Document segment

When immune cells get sick, they will often self-destruct to protect the rest of the body from harm. New research suggests that before pulling the plug they send out final goodbyes, and even place a call to the undertaker.
Molecular biologist Georgia Atkin-Smith was peering through a microscope at a self-destructing cell when, to her surprise, she saw it releasing strings of bead-like structures before disintegrating completely.
Using time-lapse microscopy, Atkin-Smith and colleagues at La Trobe University in Melbourne, Australia, captured the event on video. The beads turned out to be packed with messenger molecules, the researchers report in the journal Nature Communications.
“They’ve discovered something nobody expected,” says John Silke, a biochemist at Melbourne’s Walter and Eliza Hall Institute of Medical Research. “Now it’d be really cool to see if this happens inside the body,” he adds.
Since English polymath Robert Hooke coined the term “cell” in 1665, we’ve learned a lot about the tiny structures that make up all living organisms. In the quest to learn more about life, some microscopists study death – such as when viruses take hold of immune cells.

Exercise data
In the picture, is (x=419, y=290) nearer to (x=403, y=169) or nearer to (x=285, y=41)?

...

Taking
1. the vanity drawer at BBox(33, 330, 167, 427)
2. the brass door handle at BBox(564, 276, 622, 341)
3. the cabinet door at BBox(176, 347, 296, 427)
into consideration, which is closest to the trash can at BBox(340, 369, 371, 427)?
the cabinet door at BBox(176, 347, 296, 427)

---

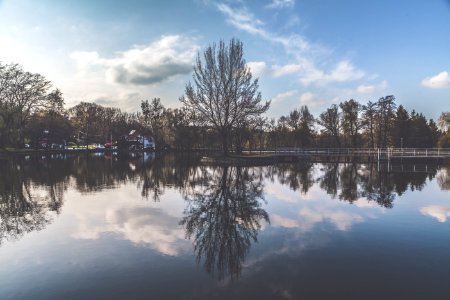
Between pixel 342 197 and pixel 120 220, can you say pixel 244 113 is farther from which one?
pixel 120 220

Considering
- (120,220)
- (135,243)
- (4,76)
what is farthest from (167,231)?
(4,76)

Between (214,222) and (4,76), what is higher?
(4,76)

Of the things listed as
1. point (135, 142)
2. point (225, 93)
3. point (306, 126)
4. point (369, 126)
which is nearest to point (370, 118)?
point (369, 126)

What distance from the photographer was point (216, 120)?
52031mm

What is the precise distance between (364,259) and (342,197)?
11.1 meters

Requirement
Write the next part of the article on dying immune cells, picking up after its final sentence. The entries are separate material and have no connection to the article on dying immune cells.

Written response
Monocytes are the largest of all white blood cells. When you cut your finger, for example, the monocyte army senses a surge of microbes, and rush in to defend the body against the invaders. But if the monocytes come under attack – by becoming infected by a virus, say – they’ll fall on their own sword, a process known as apoptosis.
Apoptosis is a carefully choreographed event in which the cell packs up its own innards for recycling, before bulging, or “blebbing”, and rupturing into little capsules that get collected by the body’s undertakers, the macrophages, whose role includes clearing away dead cells. The cleanup needs to be meticulous. Some cellular contents, including the DNA from the nucleus, can trigger a damaging inflammatory response if left in the body.
Atkin-Smith studied monocyte cells in a petri dish, using intense flashes of UV light to activate their self-destruct mechanism. Using a time-lapse microscope, she took an image every two minutes over four hours, then stitched them together to create a video. After the cells blebbed, but before the blebs dispersed, she spied delicate tentacles shooting out from the cell surface.
CREDIT: LA TROBE UNIVERSITY
These “beaded apoptopodia” looked like strings of tiny pearls on a chain, each bead 10,000 times smaller than a real pearl. The strings eventually broke off and floated into the liquid and the cells around it. “I couldn’t believe it,” Atkin-Smith says. Previous researchers have not been interested in these last stages of cell death, which is why she believes the strings have not been seen before.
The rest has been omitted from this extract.